Le rapport Stasi enfonce un certain nombre de portes ouvertes : "Il faut prendre en compte les exigences religieuses en matière funéraire", affirme-t-il. Mais la création de carrés musulmans est admise depuis longtemps : une circulaire du ministère de l'intérieur, en date du 14 février 1991, en fixe les modalités. Pourquoi présenter comme une ouverture ce qui ne devrait être qu'un simple respect des textes ? Une fois encore, les musulmans risquent de se sentir les mal-aimés de la République.
QUELLE PRUDENCE !
Le rapport prétend compenser la sanction de l'interdiction du foulard par des propositions qui ressemblent malheureusement à des vœux pieux. Oui, il faut davantage d'aumôniers musulmans en prison. Oui, il faut des aumôniers dans les hôpitaux. Il en faut dans les armées. Mais où va-t-on les prendre ? Qui va les former ? En fonction de quels critères va-t-on les nommer ? A Lyon, le président de la Mosquée, Kamel Kabtane, se plaint que les candidats qu'il présente soient récusés par les renseignements généraux, interrogés par l'administration pénitentiaire.

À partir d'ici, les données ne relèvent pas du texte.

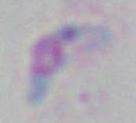
identification: Toxoplasma gondii
modality: photomicrograph
magnification: 1000x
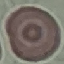
result = no malaria parasites seen
capture = smartphone through the microscope eyepiece
image type = automatically extracted cell patch, resized to 64 × 64 pixels
stain = Giemsa
preparation = thin smear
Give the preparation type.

Va-t-on agréer des aumôniers proches de l'Union des organisations islamiques de France (UOIF) ? Ou bien cette organisation fait-elle partie de ces "groupes extrémistes" qui testent "la résistance de la République" dénoncés dans le rapport ? Quels sont les musulmans fréquentables et les autres ? La commission Stasi ne nous en dit rien et laisse planer le doute.
Le rapport admet l'existence d'une "forme de haine contre l'islam" qui se traduit par des violences physiques et des profanations de tombes. Mais quelle prudence pour évoquer ce phénomène ! Il parle du "racisme antimaghrébin"qui a laissé place à un "racisme à l'encontre des musulmans" (l'islam est-il une race ?), sans prononcer une seule fois le mot "islamophobie".
Vers la fin du rapport, on trouve tout de même une phrase, peut-être la plus importante, et qui risque d'être la moins suivie d'effet : "Encourager la destruction des ghettos urbains par le remodelage de villes". Une phrase, et puis on passe à autre chose.